Brothers Piyush and Prasoon Pandey were honoured at the Cannes Lions International Festival of Creativity
Mentor, listener, lifelong learner
Even after stepping down as Executive Chairman in 2023 to become Chief Advisor, Pandey spent his days mentoring young founders and creative leaders. In a podcast, he gently reminded new-age entrepreneurs that “brands are built by love, not loudness.” He was as curious about start-ups and memes as he was about the early days of print ads.
His humility made him accessible; his laughter made him unforgettable. To a generation raised on instant virality, he preached patience. “Long-term is about happiness,” he said. “If you love your work, results will follow. The Fevicol bus didn’t travel overnight. It’s been running for thirty years.”
Books, art, and a life beyond awards
Pandey chronicled his journey in “Pandeymonium” (2015) and “Open House with Piyush Pandey” (2022) which was part memoir, part manifesto. He acted briefly in Madras Café and appeared in ICICI Bank’s Magic Pencil Project. Yet the theatre he loved most was the one inside the Indian imagination. For him it was a space where a good line could make an entire nation smile.
He penned the lyrics for Mile Sur Mera Tumhara, the iconic national integration anthem celebrating India’s unity in diversity, and also co-wrote the screenplay for the film Bhopal Express. Awards never defined him. He often said the real trophies were “shopkeepers who quote my lines and kids who hum my jingles.”
Making Indian creativity lead the way
What Piyush Pandey achieved was more than professional success; it was cultural diplomacy. He proved that Indian creativity could lead, not follow, and that warmth and wit could travel better than accent and jargon. In doing so, he helped dismantle the hierarchy of global advertising, turning India from a production outpost into a creative nerve center.
As the advertising world mourns his passing, his philosophy feels more urgent than ever. In an era obsessed with algorithms, Pandey’s humanism is the counterpoint: “Don’t just reach people,” he said, “touch them.”
The man who made emotion a global language
At heart, Piyush Pandey was still that boy from Jaipur, the cricketer who travelled unreserved across India, collecting stories like match tickets. He never forgot that the best ads were like those train conversations: brief, warm, and true.
His legacy is like an echo in every agency that seeks authenticity over artifice, in every brand that dares to speak like a friend, and in every young creative who believes that ideas, like glue, can hold the world together. Piyush Pandey proved one timeless truth that when stories are told from the heart, they speak every language on earth.

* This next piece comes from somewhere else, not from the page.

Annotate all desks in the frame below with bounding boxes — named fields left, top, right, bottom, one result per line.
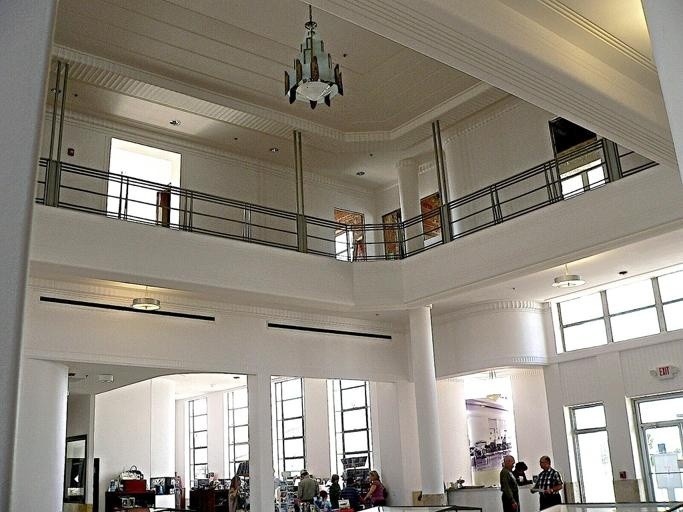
left=105, top=490, right=155, bottom=512
left=190, top=489, right=229, bottom=512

Pandey’s portfolio reads like the cultural history of modern India. Notable campaigns include:
- Fevicol & Fevikwik — Ads such as “Fevicol Bus” and “Todo Nahin, Jodo” turned adhesive into metaphor, humour into loyalty.

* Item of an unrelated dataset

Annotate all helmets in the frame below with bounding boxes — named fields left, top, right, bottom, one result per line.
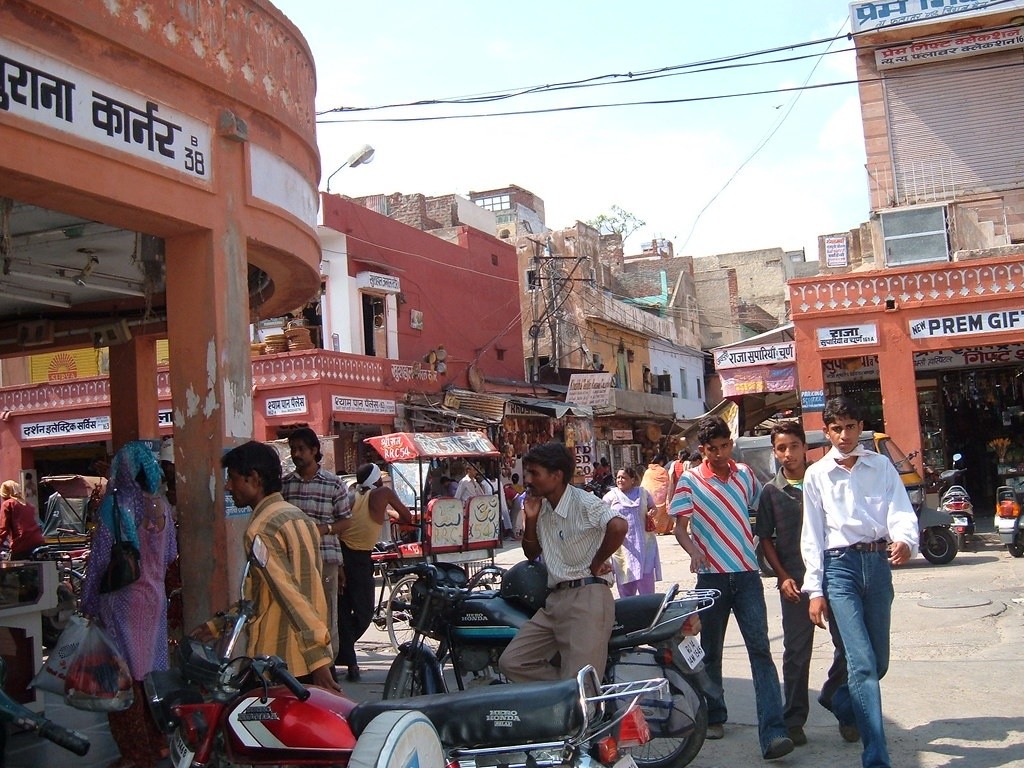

- Cadbury Dairy Milk — The girl dancing on the cricket field became shorthand for uninhibited happiness; later campaigns shifted to generosity and gratitude.

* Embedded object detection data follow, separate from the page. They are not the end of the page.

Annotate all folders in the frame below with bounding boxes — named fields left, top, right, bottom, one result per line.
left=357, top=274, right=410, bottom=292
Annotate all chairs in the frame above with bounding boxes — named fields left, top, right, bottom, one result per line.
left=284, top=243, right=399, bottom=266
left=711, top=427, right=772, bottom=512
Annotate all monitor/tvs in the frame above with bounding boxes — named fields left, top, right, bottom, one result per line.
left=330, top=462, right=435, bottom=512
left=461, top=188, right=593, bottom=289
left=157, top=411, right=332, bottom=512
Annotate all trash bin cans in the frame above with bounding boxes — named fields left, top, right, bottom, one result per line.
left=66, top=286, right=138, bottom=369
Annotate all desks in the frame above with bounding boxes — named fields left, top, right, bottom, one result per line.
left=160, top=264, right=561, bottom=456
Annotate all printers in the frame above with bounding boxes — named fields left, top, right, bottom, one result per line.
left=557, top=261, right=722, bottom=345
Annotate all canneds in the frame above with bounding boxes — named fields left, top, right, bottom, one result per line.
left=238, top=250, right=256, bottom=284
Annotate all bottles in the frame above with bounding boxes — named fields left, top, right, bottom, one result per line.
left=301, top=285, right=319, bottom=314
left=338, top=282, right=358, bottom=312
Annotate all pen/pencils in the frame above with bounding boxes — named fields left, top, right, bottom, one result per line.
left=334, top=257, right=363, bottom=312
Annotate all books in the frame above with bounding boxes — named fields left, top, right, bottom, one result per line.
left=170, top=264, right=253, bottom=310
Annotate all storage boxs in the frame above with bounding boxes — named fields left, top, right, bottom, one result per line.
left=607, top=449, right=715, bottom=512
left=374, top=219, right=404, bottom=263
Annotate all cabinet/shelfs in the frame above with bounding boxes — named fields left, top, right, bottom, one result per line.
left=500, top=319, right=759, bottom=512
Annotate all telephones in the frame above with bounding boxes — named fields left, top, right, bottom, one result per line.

- Asian Paints — Homes became storytellers; colour turned emotional.
- Vodafone — The pug that never left your side symbolized friendship in the mobile age, and the ZooZoos became global pop icons.
- Public campaigns — The anti-smoking ad for the Cancer Patients Aid Association won double Gold at Cannes; the polio drive with Amitabh Bachchan changed behavior; “Bell Bajao” challenged domestic violence; and the Google “Reunion” film melted borders.
- Politics and tourism — From “Ab ki Baar Modi Sarkar” to Gujarat Tourism’s cinematic series, his work shaped national conversations.